Qu’entendez-vous par sensibiliser les employés ?

À la demande des institutions membres de la CCT, nous organisons des modules de deux heures destinés aux employés. D’abord, nous avons un devoir de clarification. Nous expliquons clairement ce que recouvre, en droit suisse, les termes harcèlement psychologique et harcèlement sexuel. C’est très précis et restrictif. Nous ne pouvons pas crier au harcèlement quand nous sommes en désaccord avec notre responsable. Ensuite, nous les sensibilisons sur les mécanismes qui conduisent au conflit. Le but ? Les comprendre et les prévenir. Dans plus de 40% des cas, le harcèlement découle d’un conflit qui n’a pas été réglé.

Vous sensibilisez uniquement les employés ?

Non, nous nous adressons également aux cadres, à la différence que pour eux le module de sensibilisation est obligatoire. Nous reprenons le module de deux heures destiné aux employés et la troisième heure nous les rendons attentifs au fait qu’ils doivent traiter les plaintes. C’est trop souvent banalisé. C’est une de leurs responsabilités et ils doivent l’assumer. Nous leur donnons également quelques astuces pour les traiter de manière professionnelle. Je le répète, traiter une plainte, c’est éviter que la situation se dégrade.

Vous leur prodiguez des conseils sur la manière de conduire un entretien ?

En effet, nous dispensons également un cours de techniques d’entretien. C’est fondamental. C’est un cours d’une journée pour les aider à mener des discussions dans des situations délicates. Dans ces moments, tout est important. Rappeler que l’entretien est confidentiel, par exemple. Et adopter une attitude respectueuse et un comportement appropriés quand vous êtes face à la souffrance ou à l’inquiétude.

Vous avez auparavant évoqué l’aspect restrictif du droit suisse en matière d’harcèlement. Pouvez-vous en dire plus ?

En droit suisse, nous parlons d’harcèlement psychologique quand il y a des agissements fréquents et répétés pendant une certaine durée sur une seule personne.

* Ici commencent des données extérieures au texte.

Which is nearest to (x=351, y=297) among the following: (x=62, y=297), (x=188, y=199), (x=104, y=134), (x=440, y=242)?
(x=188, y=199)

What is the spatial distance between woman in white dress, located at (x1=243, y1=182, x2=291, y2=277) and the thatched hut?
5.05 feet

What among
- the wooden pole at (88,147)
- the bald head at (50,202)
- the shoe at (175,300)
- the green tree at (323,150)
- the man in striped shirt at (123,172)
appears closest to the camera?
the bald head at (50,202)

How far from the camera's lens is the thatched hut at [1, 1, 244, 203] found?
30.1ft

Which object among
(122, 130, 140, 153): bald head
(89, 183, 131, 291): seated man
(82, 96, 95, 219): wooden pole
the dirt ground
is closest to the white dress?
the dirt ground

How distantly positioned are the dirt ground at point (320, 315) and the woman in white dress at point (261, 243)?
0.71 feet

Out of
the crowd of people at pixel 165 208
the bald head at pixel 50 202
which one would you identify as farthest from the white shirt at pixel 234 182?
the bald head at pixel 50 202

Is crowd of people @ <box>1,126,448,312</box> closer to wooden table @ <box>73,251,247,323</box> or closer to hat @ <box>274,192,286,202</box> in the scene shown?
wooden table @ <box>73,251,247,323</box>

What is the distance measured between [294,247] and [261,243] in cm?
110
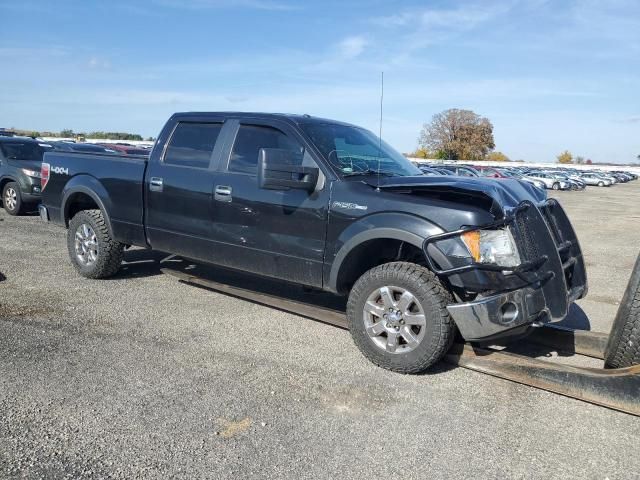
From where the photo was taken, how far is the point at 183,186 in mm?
5469

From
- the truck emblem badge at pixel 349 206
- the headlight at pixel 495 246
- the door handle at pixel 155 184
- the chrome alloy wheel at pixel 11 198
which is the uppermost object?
the door handle at pixel 155 184

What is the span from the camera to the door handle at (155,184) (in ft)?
18.7

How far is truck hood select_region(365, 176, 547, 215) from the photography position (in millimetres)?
3922

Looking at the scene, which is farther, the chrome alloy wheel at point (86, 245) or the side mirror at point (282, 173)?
the chrome alloy wheel at point (86, 245)

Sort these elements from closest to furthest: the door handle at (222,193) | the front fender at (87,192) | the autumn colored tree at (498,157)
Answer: the door handle at (222,193) < the front fender at (87,192) < the autumn colored tree at (498,157)

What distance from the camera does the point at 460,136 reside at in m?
93.5

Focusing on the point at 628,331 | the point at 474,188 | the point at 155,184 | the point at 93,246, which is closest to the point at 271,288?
the point at 155,184

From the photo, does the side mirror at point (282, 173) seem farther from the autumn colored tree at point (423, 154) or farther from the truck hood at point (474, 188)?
the autumn colored tree at point (423, 154)

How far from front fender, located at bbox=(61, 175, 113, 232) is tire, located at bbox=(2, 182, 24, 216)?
5.96 m

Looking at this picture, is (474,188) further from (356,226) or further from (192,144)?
(192,144)

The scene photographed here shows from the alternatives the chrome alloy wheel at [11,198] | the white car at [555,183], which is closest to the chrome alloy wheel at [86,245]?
the chrome alloy wheel at [11,198]

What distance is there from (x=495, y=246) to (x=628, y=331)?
3.39 feet

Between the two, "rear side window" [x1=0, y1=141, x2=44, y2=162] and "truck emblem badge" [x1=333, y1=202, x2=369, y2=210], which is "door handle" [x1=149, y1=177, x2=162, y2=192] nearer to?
"truck emblem badge" [x1=333, y1=202, x2=369, y2=210]

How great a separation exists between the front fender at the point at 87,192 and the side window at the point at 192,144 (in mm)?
1013
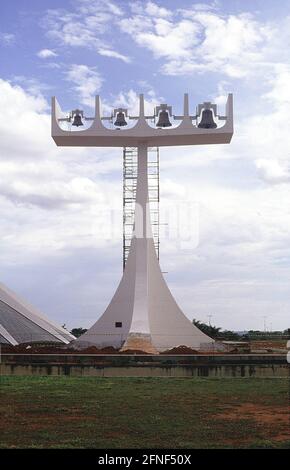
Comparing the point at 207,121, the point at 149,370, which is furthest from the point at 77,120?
the point at 149,370

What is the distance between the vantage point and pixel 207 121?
22.0m

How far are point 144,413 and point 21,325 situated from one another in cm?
1465

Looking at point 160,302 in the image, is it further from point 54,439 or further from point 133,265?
point 54,439

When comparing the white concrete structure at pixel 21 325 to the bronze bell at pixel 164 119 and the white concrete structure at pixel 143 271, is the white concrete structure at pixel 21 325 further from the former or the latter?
the bronze bell at pixel 164 119

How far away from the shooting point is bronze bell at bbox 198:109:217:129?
72.2 feet

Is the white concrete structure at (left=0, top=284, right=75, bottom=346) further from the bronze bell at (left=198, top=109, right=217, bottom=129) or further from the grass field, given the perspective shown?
the bronze bell at (left=198, top=109, right=217, bottom=129)

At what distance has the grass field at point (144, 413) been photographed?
7.89 meters

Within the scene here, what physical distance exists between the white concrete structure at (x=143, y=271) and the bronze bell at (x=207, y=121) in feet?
1.18

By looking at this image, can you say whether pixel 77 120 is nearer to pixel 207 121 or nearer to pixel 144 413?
pixel 207 121

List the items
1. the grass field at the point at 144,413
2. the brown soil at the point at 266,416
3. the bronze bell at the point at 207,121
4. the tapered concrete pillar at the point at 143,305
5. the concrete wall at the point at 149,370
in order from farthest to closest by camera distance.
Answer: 1. the bronze bell at the point at 207,121
2. the tapered concrete pillar at the point at 143,305
3. the concrete wall at the point at 149,370
4. the brown soil at the point at 266,416
5. the grass field at the point at 144,413

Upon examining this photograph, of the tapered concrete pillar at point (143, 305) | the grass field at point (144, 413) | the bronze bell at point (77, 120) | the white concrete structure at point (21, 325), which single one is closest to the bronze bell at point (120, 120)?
the tapered concrete pillar at point (143, 305)

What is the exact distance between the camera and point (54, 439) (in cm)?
789

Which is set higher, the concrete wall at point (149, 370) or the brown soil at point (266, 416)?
the concrete wall at point (149, 370)

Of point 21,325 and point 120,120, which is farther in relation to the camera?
point 21,325
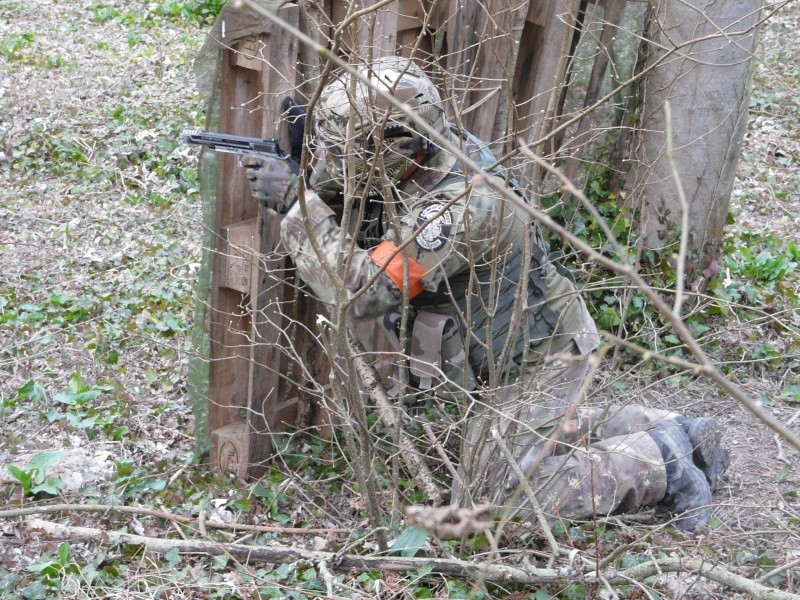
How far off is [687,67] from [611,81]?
1.41ft

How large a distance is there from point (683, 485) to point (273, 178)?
2149 mm

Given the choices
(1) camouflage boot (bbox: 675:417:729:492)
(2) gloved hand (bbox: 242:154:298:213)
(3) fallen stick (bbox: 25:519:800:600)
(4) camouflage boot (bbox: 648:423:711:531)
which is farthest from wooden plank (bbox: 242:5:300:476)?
(1) camouflage boot (bbox: 675:417:729:492)

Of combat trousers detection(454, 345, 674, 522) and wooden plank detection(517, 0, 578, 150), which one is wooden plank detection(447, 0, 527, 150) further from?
combat trousers detection(454, 345, 674, 522)

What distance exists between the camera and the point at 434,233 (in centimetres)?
336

Il y a donc peu d’harcèlement psychologique au sens de la loi. En ce qui concerne le harcèlement sexuel, la loi évoque des comportements isolés ou répétés qui portent atteinte à la dignité de la personne. Donc une seule plaisanterie créant un malaise peut tomber sous le coup de la loi.

Quels sont vos conseils ?

 Il est nécessaire de faire attention à ce que l’on dit. Les employés ont l’obligation d’entretenir un bon climat de travail. C’est inscrit dans la CCT Santé 21. Cela me semble normal. Et nous rappelons aussi que les gens qui se sentent offensés doivent absolument l’exprimer et peut-être dire « Je me sens blessé par ta remarques » plutôt que « Tu es un harceleur ». Cela laisse une place aux excuses et au changement de comportement, dans la douceur.

Constatez-vous une augmentation du nombre de cas ?

Le nombre de cas est relativement stable. Cela représente 1% par rapport au personnel, donc entre 60 et 70 dossiers. Ce qui m’inquiète plus c’est la montée de l’individualisme dans notre société du smartphone. Le Moi est au centre et tout le monde désire tout et tout de suite. Le communautaire est en danger. Pour le monde du travail, communautaire par définition, cela représente un problème.

Quelle est votre priorité actuellement ?

De faire connaître ce dispositif. Nous remarquons qu’en informant le personnel et en leur procurant quelques astuces nous évitons des cas plus graves. Un personnel sensibilisé à ces problématiques est plus à même de bien vivre ensemble.